Overview of the Run process

The run process contains a series of successive iterations, undertaken in order such as heating the system to certain temperatures. Each iteration is composed of three steps: exploration, labeling, and training. Accordingly, there are three sub-folders: 00.train, 01.model_devi, and 02.fp in each iteration.

00.train: DP-GEN will train several (default 4) models based on initial and generated data. The only difference between these models is the random seed for neural network initialization.

01.model_devi : represent for model-deviation. DP-GEN will use models obtained from 00.train to run Molecular Dynamics(default LAMMPS). Larger deviation for structure properties (default is the force of atoms) means less accuracy of the models. Using this criterion, a few structures will be selected and put into the next stage 02.fp for more accurate calculation based on First Principles.

02.fp : Selected structures will be calculated by first-principles methods(default VASP). DP-GEN will obtain some new data and put them together with initial data and data generated in previous iterations. After that, new training will be set up and DP-GEN will enter the next iteration!

In the run process of the DP-GEN, we need to specify the basic information about the system, the initial data, and details of the training, exploration, and labeling tasks. In addition, we need to specify the software, machine environment, and computing resource and enable the process of job generation, submission, query, and collection automatically. We can perform the run process as we expect by specifying the keywords in param.json and machine.json, and they will be introduced in detail in the following sections.

Here, we give a general description of the run process. We can execute the run process of DP-GEN easily by:

dpgen run param.json machine.json

The following files or folders will be created and upgraded by codes:

  • iter.00000x contains the main results that DP-GEN generates in the first iteration.

  • record.dpgen records the current stage of the run process.

  • dpgen.log includes time and iteration information.

When the first iteration is completed, the folder structure of iter.000000 is like this:

$ ls iter.000000
00.train 01.model_devi 02.fp

In folder iter.000000/ 00.train:

  • Folder 00x contains the input and output files of the DeePMD-kit, in which a model is trained.

  • graph.00x.pb is the model DeePMD-kit generates.

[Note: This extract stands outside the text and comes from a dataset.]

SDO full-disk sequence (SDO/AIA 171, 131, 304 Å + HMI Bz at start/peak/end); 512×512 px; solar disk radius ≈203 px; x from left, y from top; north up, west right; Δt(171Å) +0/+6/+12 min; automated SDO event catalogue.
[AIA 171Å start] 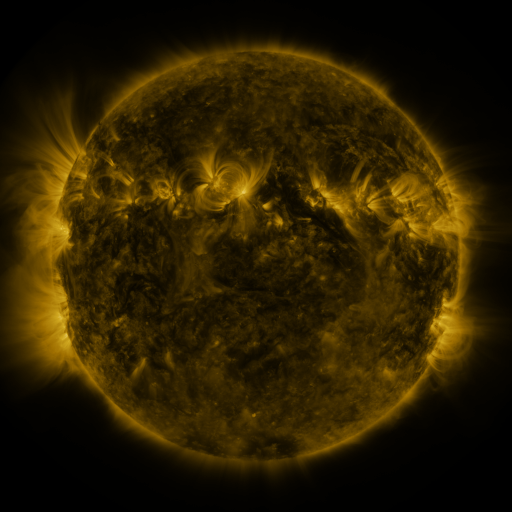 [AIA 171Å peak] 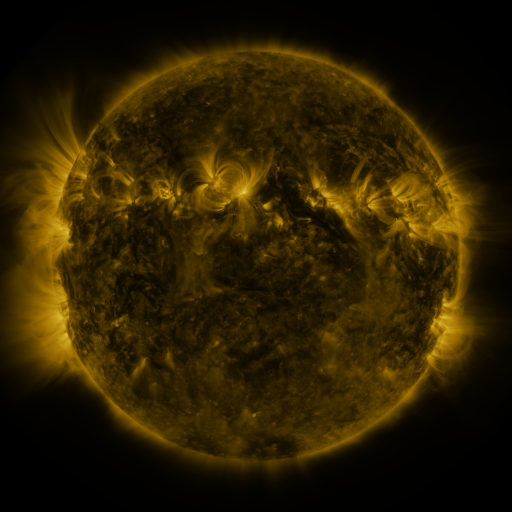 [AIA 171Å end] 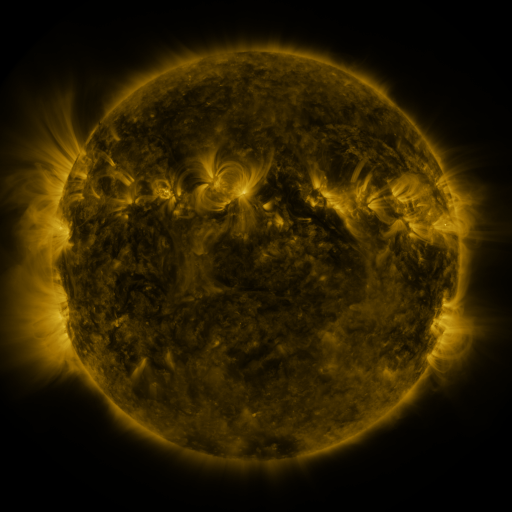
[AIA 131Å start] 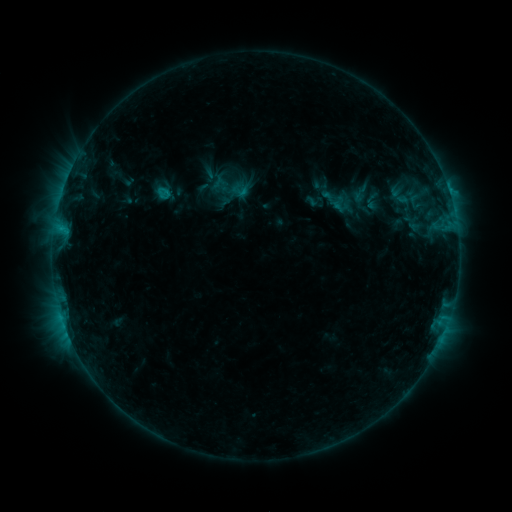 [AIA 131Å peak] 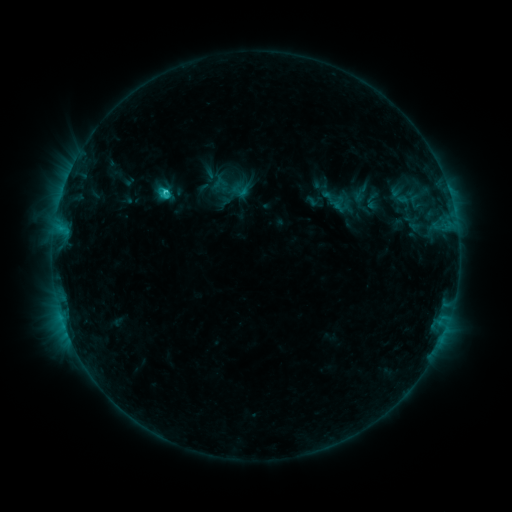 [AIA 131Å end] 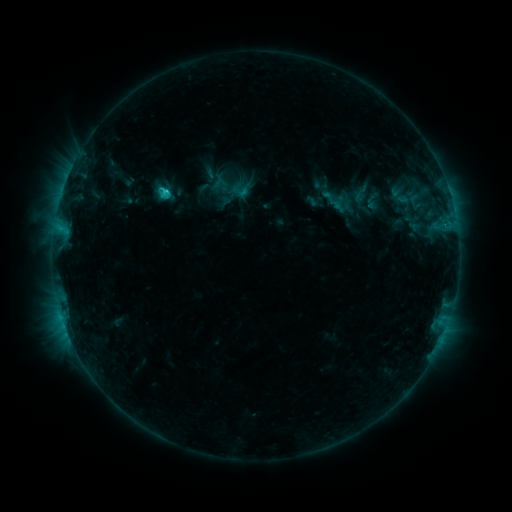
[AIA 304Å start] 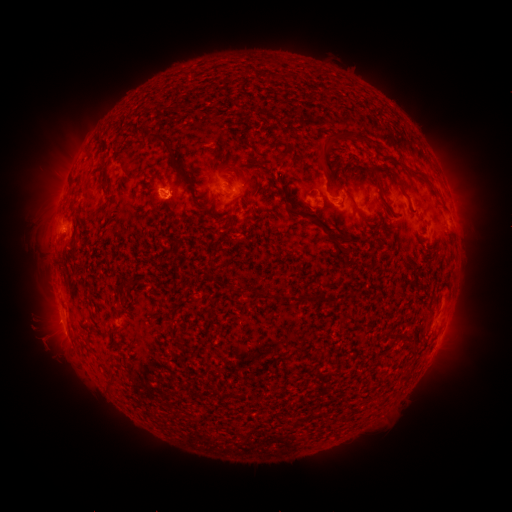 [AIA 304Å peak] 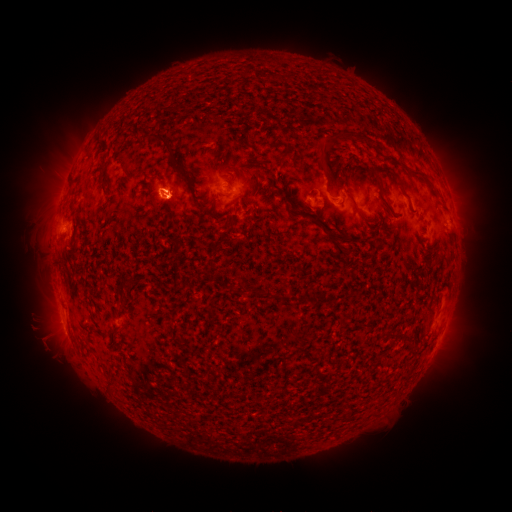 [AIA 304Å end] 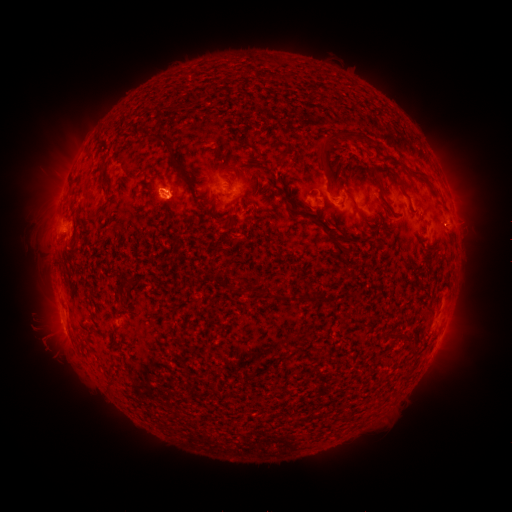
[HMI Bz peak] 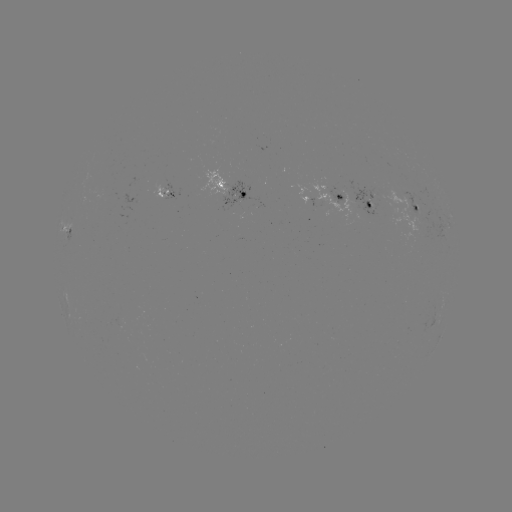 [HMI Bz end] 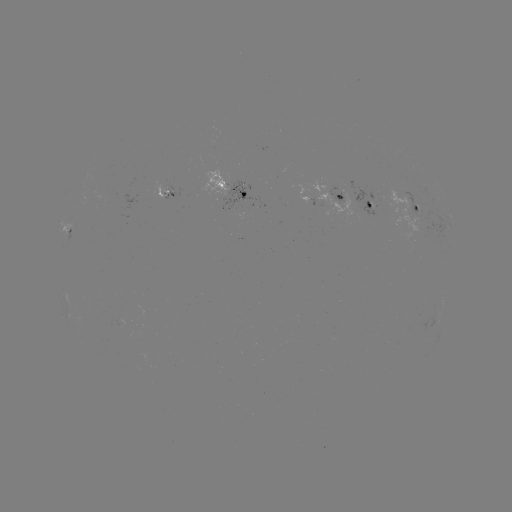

The only difference between these models is the random seed for neural network initialization.

In folder iter.000000/ 01.model_devi:

  • Folder confs contains the initial configurations for LAMMPS MD converted from POSCAR you set in “sys_configs” of param.json.

  • Folder task.000.00000x contains the input and output files of the LAMMPS. In folder task.000.00000x, file model_devi.out records the model deviation of concerned labels, energy and force in MD. It serves as the criterion for selecting which structures and doing first-principle calculations.

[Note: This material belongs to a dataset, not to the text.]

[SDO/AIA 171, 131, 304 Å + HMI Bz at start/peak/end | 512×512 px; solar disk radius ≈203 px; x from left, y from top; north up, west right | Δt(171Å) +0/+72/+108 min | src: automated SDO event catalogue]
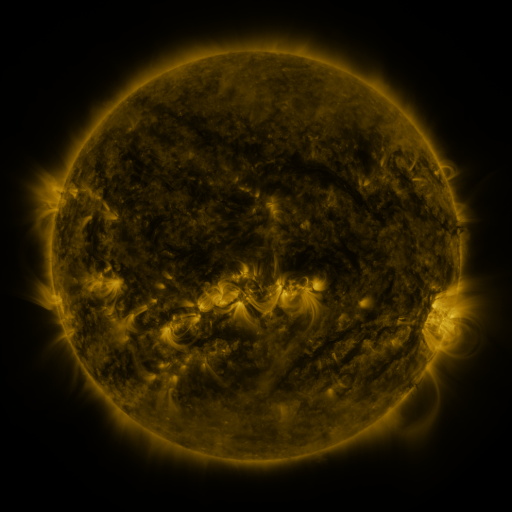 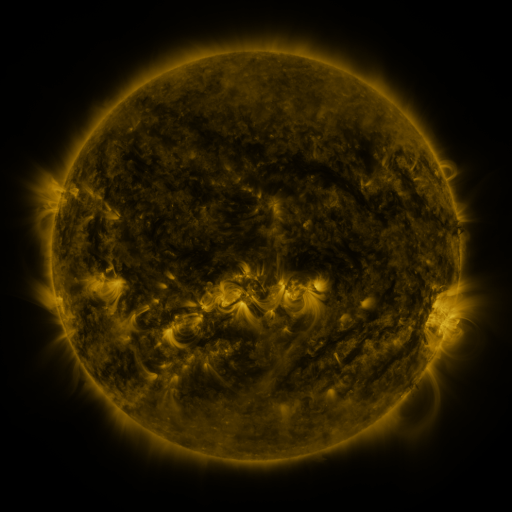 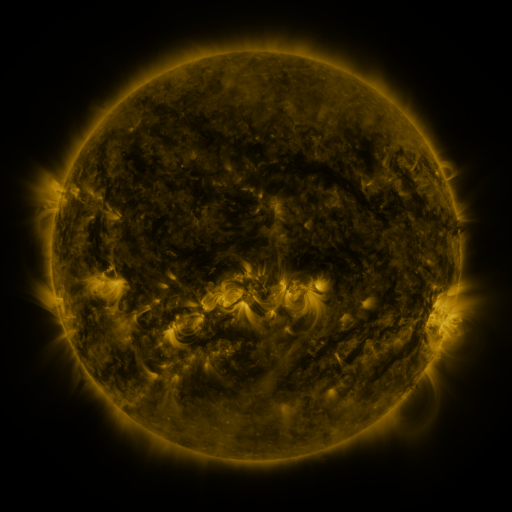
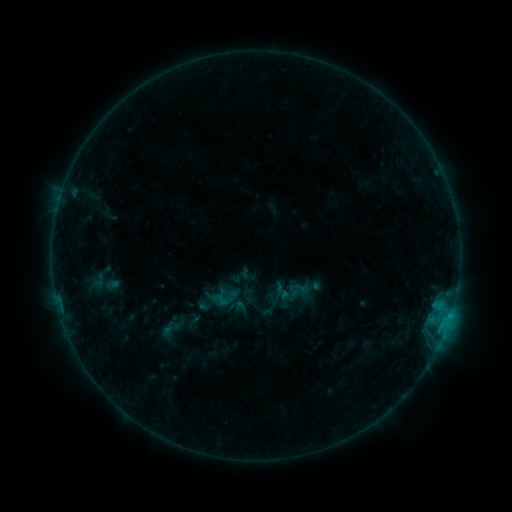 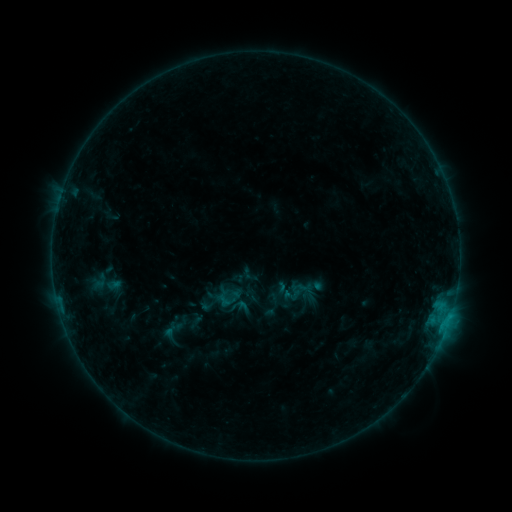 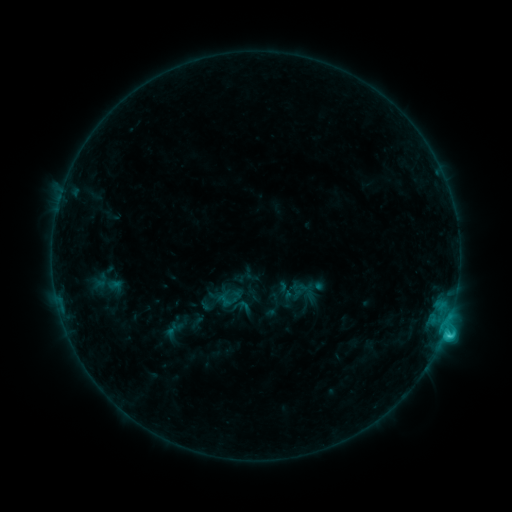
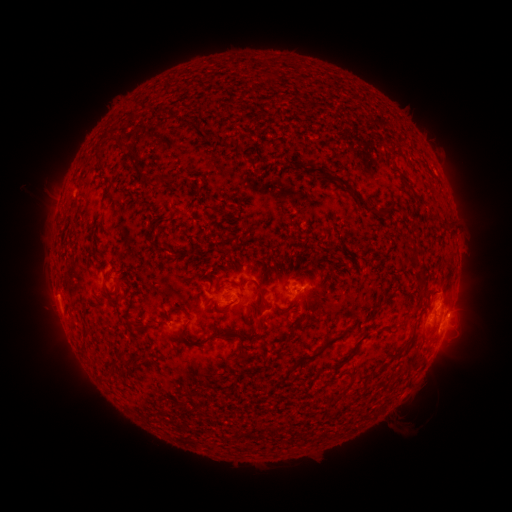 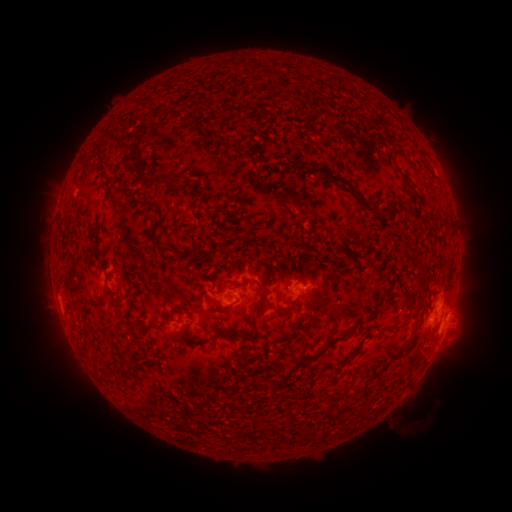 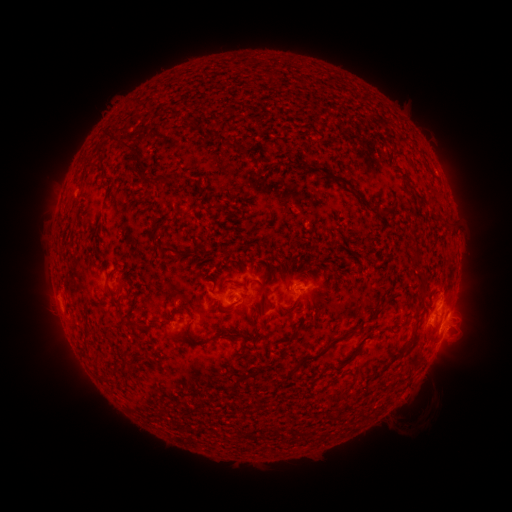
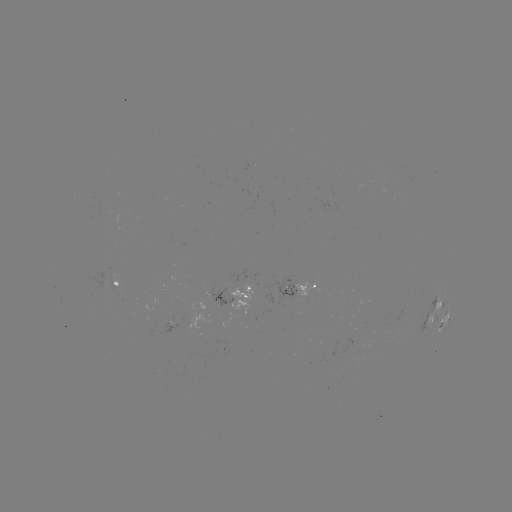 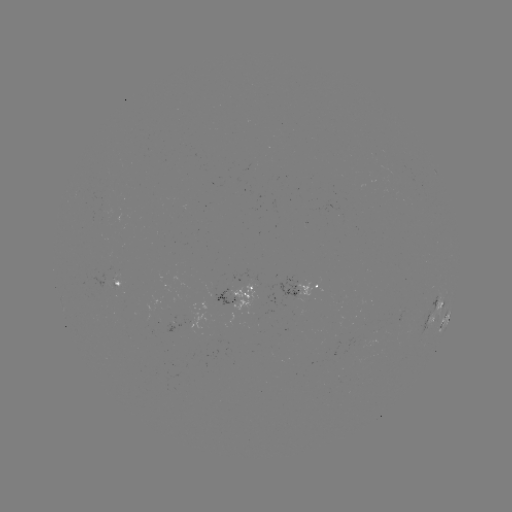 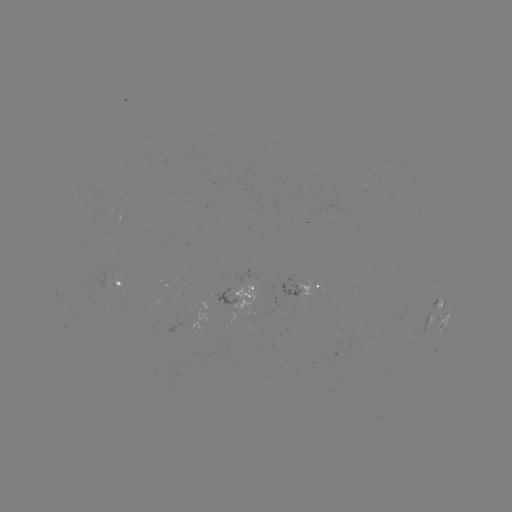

In folder iter.000000/ 02.fp:

  • candidate.shuffle.000.out records which structures will be selected from last step 01.model_devi. There are always far more candidates than the maximum you expect to calculate at one time. In this condition, DP-GEN will randomly choose up to "fp_task_max" structures and form the folder task.*.

  • rest_accurate.shuffle.000.out records the other structures where our model is accurate (“max_devi_f” is less than "model_devi_f_trust_lo", no need to calculate any more),

  • rest_failed.shuffled.000.out records the other structures where our model is too inaccurate (larger than "model_devi_f_trust_hi", there may be some error).

  • data.000: After first-principle calculations, DP-GEN will collect these data and change them into the format DeePMD-kit needs. In the next iteration’s 00.train, these data will be trained together as well as the initial data.

DP-GEN identifies the stage of the run process by a record file, record.dpgen, which will be created and upgraded by codes. Each line contains two numbers: the first is the index of iteration, and the second, ranging from 0 to 9, records which stage in each iteration is currently running.

Index of iterations

Stage in eachiteration

Process

0

0

make_train

0

1

run_train

0

2

post_train

0

3

make_model_devi

0

4

run_model_devi

0

5

post_model_devi

0

6

make_fp

0

7

run_fp

0

8

post_fp

0,1,2 correspond to make_train, run_train, post_train. DP-GEN will write scripts in make_train, run the task by specific machine in run_train and collect result in post_train. The records for model_devi and fp stage follow similar rules.

If the process of DP-GEN stops for some reasons, DP-GEN will automatically recover the main process by record.dpgen. You may also change it manually for your purpose, such as removing the last iterations and recovering from one checkpoint.